Last week I was mistaken.  I did save another winner from the Soul-Making Keats, not just “In the Meantime” by Patricia Schultheis. Yesterday in discarding more paper, I came across “The Country Where I Live,” by a writer in Oakland, California.  Her creative non-fiction entry begins, “About five years ago, I moved to Grief.”   I remember first reading this as Greece, though quickly saw in the line below, “I moved not to Greece.”


What follows are five pages of an extended metaphor about a country where the author does not meet Mr. Fake Smile and Ms. False Cheer, or those climbing the Ladder of Competitive Suffering. This writer says the Country of Grief is multicultural, and this appeals to her, “although some people have the mistaken impression that the way so-and-so peoples and their ancestors grieve is better than, say, the way such-and-such peoples and their kind grieve. Like the People with Solumn Eyes are better grievers than, say, the People Who Wail. It’s one of my grief-ances…that in the Country of Grief, these biases arise.” (Microsoft 11, an Old Testament, unforgiving God, is going nuts with this writer’s playful grammatical deviance.”)  All five pages of this second-place winner would need to be read to appreciate the country she creates.
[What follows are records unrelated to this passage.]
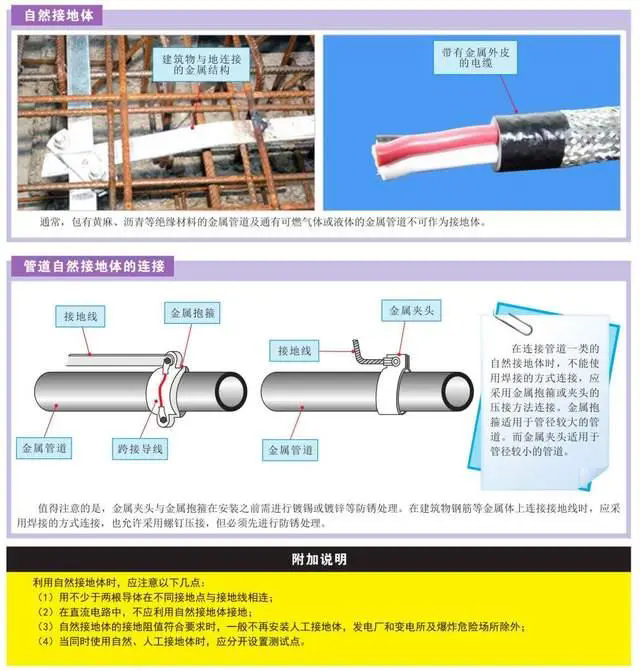 自然接地体

建筑物与地连接的金属结构

带有金属外皮的电缆

通常，包有黄麻、沥青等绝缘材料的金属管道及通有可燃气体或液体的金属管道不可作为接地体。

管道自然接地体的连接

接地线

金属抱箍

金属管道

跨接导线

金属夹头

接地线

金属管道

在连接管道一类的自然接地体时，不能使用焊接的方式连接，应采用金属抱箍或夹头的压接方法连接。金属抱箍适用于管径较大的管道。而金属夹头适用于管径较小的管道。

值得注意的是，金属夹头与金属抱箍在安装之前需进行镀锡或镀锌等防锈处理。在建筑物钢筋等金属体上连接接地线时，应采用焊接的方式连接，也允许采用螺钉压接，但必须先进行防锈处理。

附加说明

利用自然接地体时，应注意以下几点：
（1）用不少于两根导体在不同接地点与接地线相连；
（2）在直流电路中，不应利用自然接地体接地；
（3）自然接地体的接地阻值符合要求时，一般不再安装人工接地体，发电厂和变电所及爆炸危险场所除外；
（4）当同时使用自然、人工接地体时，应分开设置测试点。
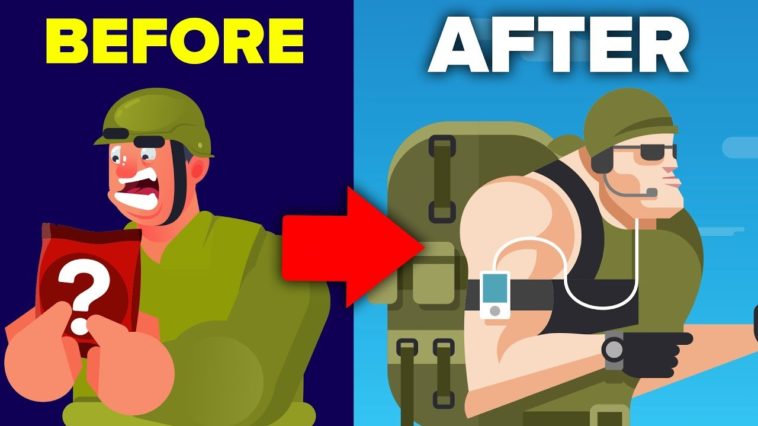 BEFORE

AFTER

?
You wonder, perhaps, where I am going with this? 

Directly to A Balanced Life, a memoir by Patricia Schultheis. She, too, takes a reader to the Country of Grief, as well as other countries, plus ice rinks and ponds. This Maryland journalist, fiction writer & book reviewer, frames her memoir through a lifelong passion as an amateur ice skater. I use the term, but Patricia states in the Preface, “I’m always careful to say, I skate, never I’m a skater.”  

Her memoir like the sport, has forward and backward movement.  She uses present and past tense to uncover and reveal the patterns and connections in her life. In 185 pages, she skates through time, recounting her life through a voice both lyrical & metaphorical, and factual.   
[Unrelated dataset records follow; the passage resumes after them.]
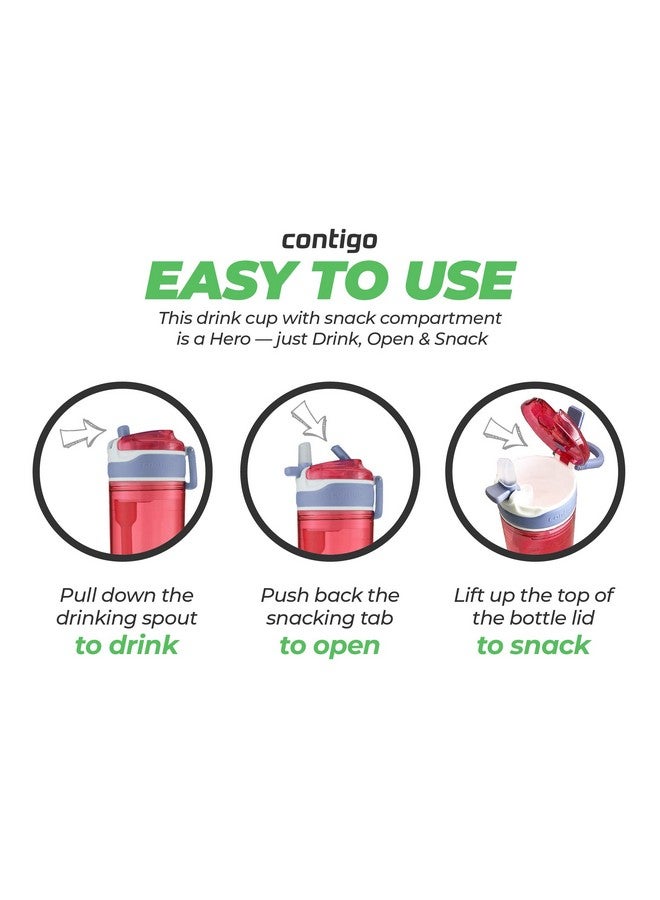 contigo

EASY TO USE

This drink cup with snack compartment is a Hero — just Drink, Open & Snack

Pull down the drinking spout
to drink

Push back the snacking tab
to open

Lift up the top of the bottle lid
to snack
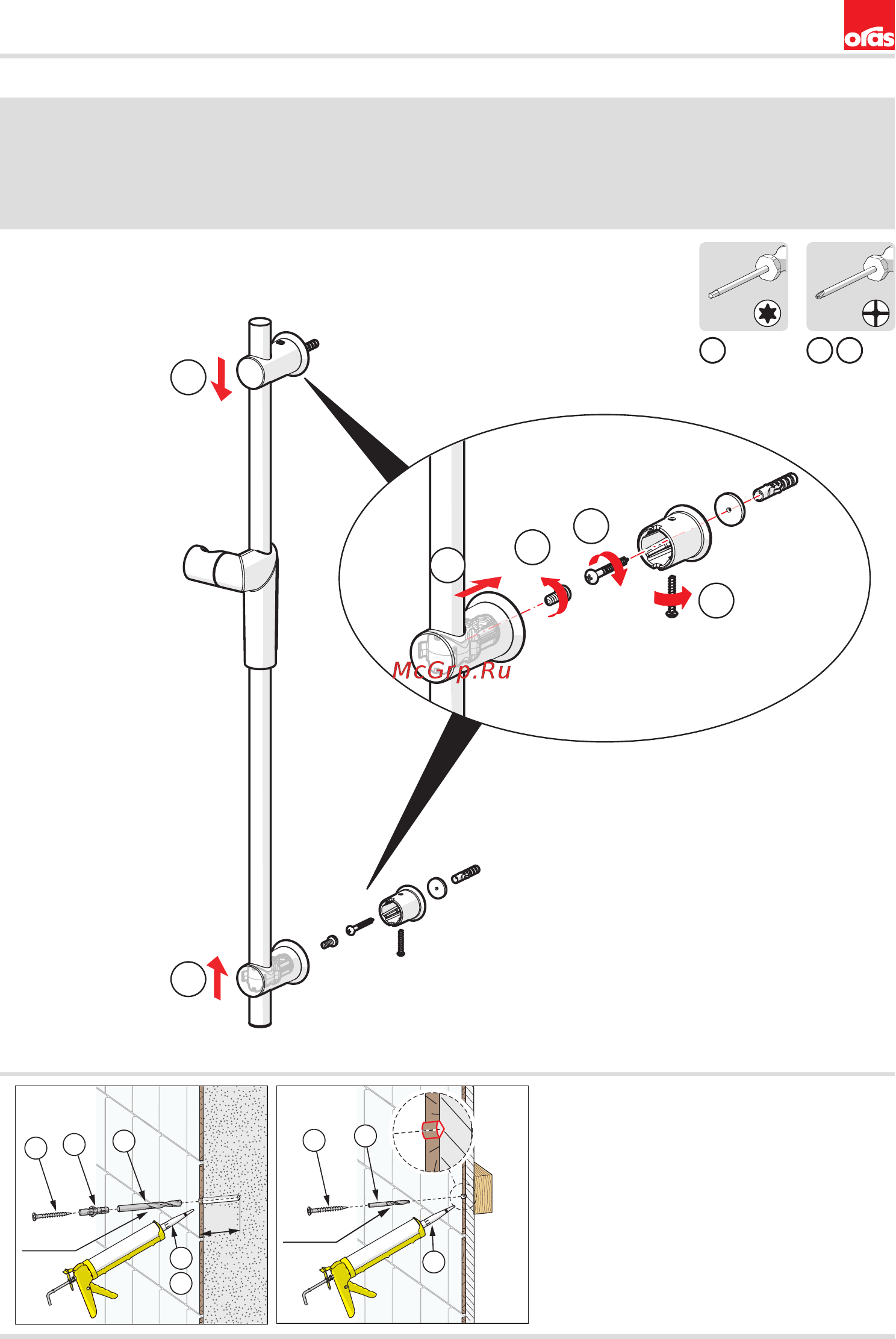 oras

McGrp.Ru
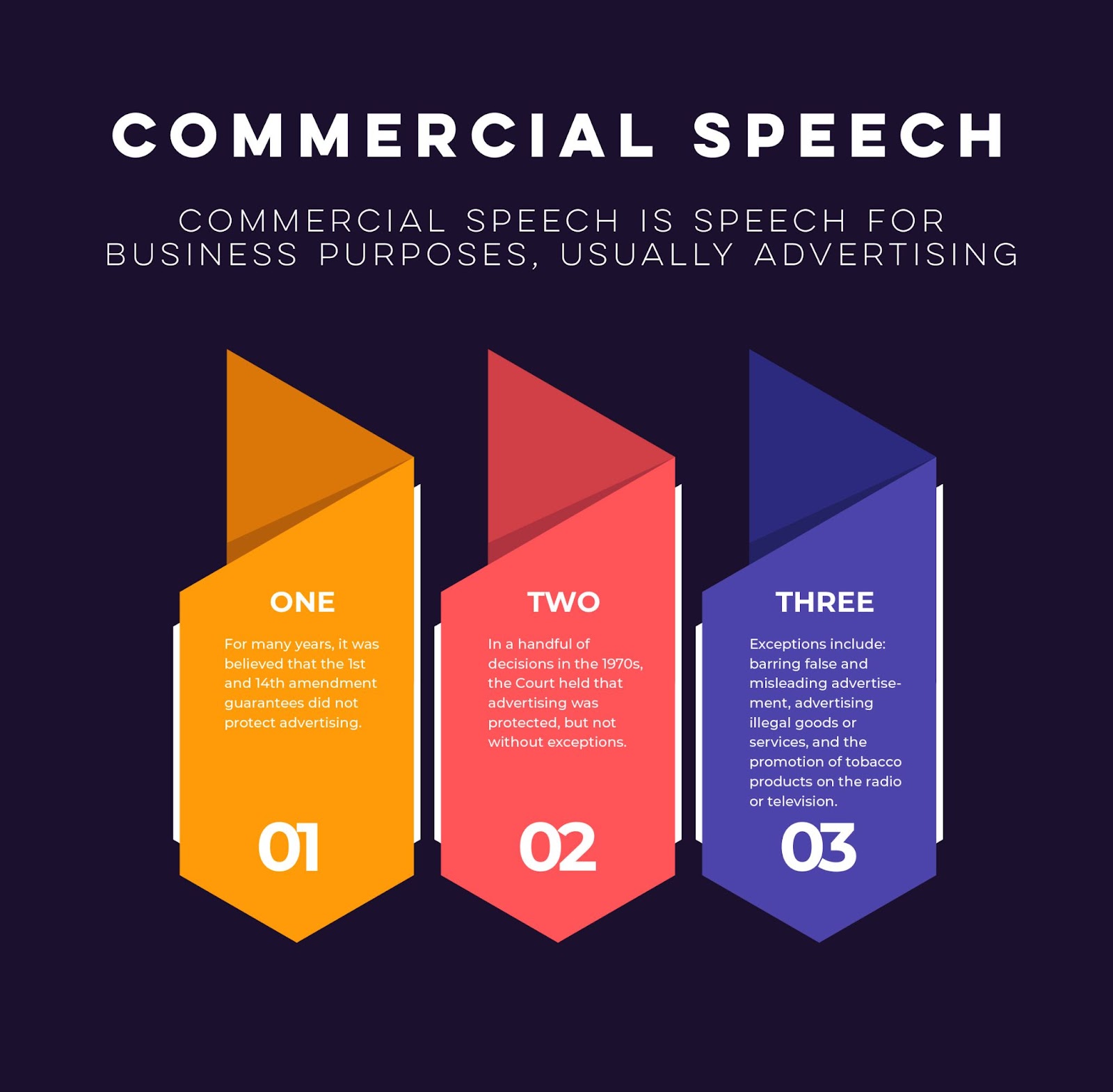 COMMERCIAL SPEECH

COMMERCIAL SPEECH IS SPEECH FOR BUSINESS PURPOSES, USUALLY ADVERTISING

ONE

For many years, it was believed that the 1st and 14th amendment guarantees did not protect advertising.

01

TWO

In a handful of decisions in the 1970s, the Court held that advertising was protected, but not without exceptions.

02

THREE

Exceptions include: barring false and misleading advertisement, advertising illegal goods or services, and the promotion of tobacco products on the radio or television.

03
Her winning SMK essay, “In the Meantime,” recounts meeting Mr. Mort(ality) at the time of her older sister Sally’s death in 1995 at age 55 from cancer. (When I turn 81 on June 5th, that day will be the 29th anniversary of Sally’s death. This is one of the mysterious connections I share with a woman I’ve not met in person.)

 

Shortly after her sister’s death, Patricia’s husband Bill developed cancer of the larynx, fought on for years, then died in 2008. They were married for over four decades; and she reflects that in skating and marriage and parenting, no guarantee of remaining upright, of not losing balance. Add to this the death of her parents.  Patricia’s memoir has nine chapters, and each begins with a pithy and provocative claim.  Here are three: Among sports, only skating records its own execution (5).  We are born fallen (6).  I have an affinity for blades (8).
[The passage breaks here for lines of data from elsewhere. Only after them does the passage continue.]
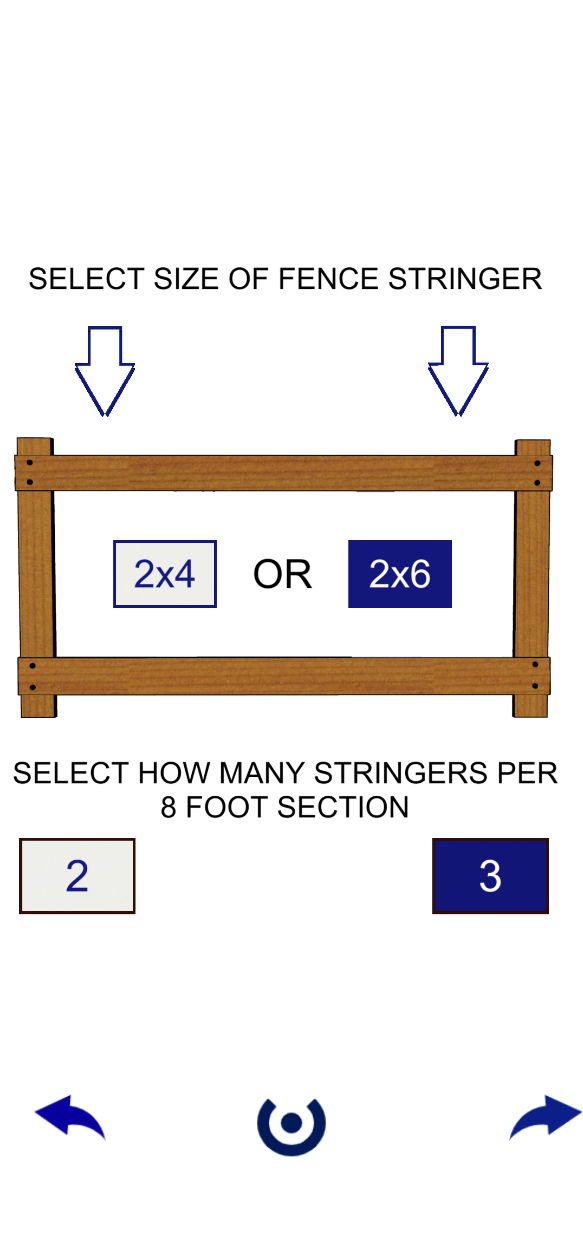 SELECT SIZE OF FENCE STRINGER

2x4 OR 2x6

SELECT HOW MANY STRINGERS PER 8 FOOT SECTION

2

3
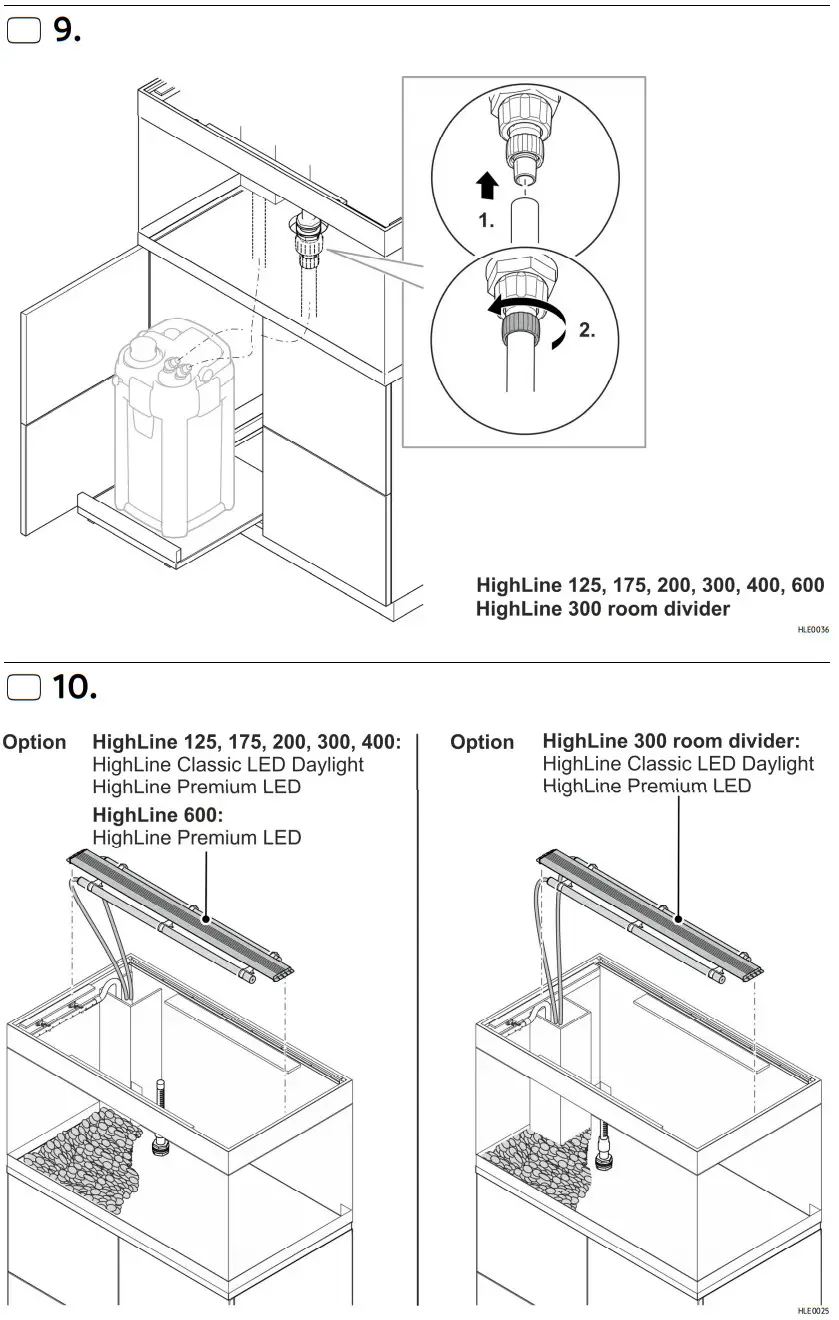 9.

1.

2.

HighLine 125, 175, 200, 300, 400, 600
HighLine 300 room divider

HLE0036

10.

Option

HighLine 125, 175, 200, 300, 400:
HighLine Classic LED Daylight
HighLine Premium LED

HighLine 600:
HighLine Premium LED

Option

HighLine 300 room divider:
HighLine Classic LED Daylight
HighLine Premium LED

HLE0025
Another motif in her memoir is use of a diary. The first entry is from December 4, 1974. Patricia refers to her diary as “a spillway for worries, daily observations” and she uses it for orienting a reader in time. Then following her husband’s death, she writes to Bill, not just herself.  In a memoir, a writer must create a compelling identity on the page, which Patricia Schultheis has done in A Balanced Life.